I am unable to make it out clear whether you have raised these questions on behalf the Principal Employer or the contract labor.
However, if you go through the entire provisions of Section 10 of the CLRAA,1970 which deals with the prohibition of employment of contract labor in any process, operation or other work in any establishment, you will understand that -
(a) It is an act of the appropriate Government by means of a notification after consultation with the Central or State Advisory Board as the case may be
(b) after considering the conditions of work and benefits provided for the contract labor in the establishment and other relevant factors such as the nature of work whether incidental or necessary in relation to the main activity of the establishment, its perenniality, the possibility of the activity to be carried on by the regular workmen and the sufficiency of employing whole-time workmen in the process.
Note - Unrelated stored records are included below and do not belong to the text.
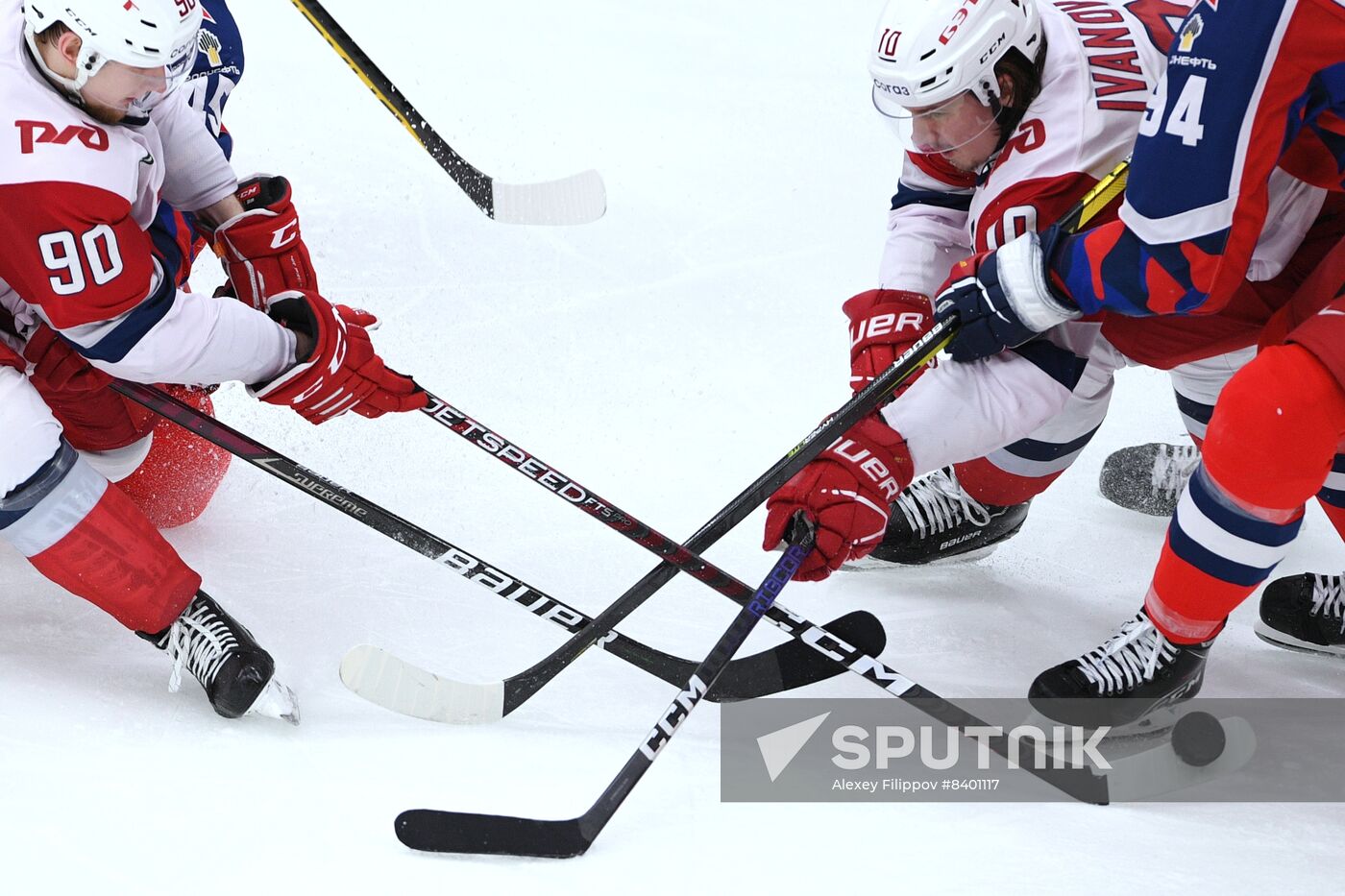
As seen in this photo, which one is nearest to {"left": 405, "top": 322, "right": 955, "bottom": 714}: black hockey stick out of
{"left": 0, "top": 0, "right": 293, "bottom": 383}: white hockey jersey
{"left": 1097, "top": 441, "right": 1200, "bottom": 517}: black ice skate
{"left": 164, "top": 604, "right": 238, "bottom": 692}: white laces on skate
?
{"left": 164, "top": 604, "right": 238, "bottom": 692}: white laces on skate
Therefore, it is not necessary for the organization to invoke the provisions of prohibition u/s 10 when the contract work is not of perennial nature and in this perspective, your question seems to be infructuous. Even the work is of perennial nature, it is just enough that the establishment starts engaging the workmen on whole time basis as regular employees.
In case of shifting of the factory elsewhere on account of genuine reasons, the Principal employer can simply foreclose the contract with the contractor as per the terms of the contract. In such a situation, the PE will have to pay the contractor the amounts of statutory gratuity and other terminal benefits due to eligible contract labor and ensure their actual disbursement.
The question of the successful claim of the CL for absorption depends on their proving the contract a sham one by means of raising an industrial dispute.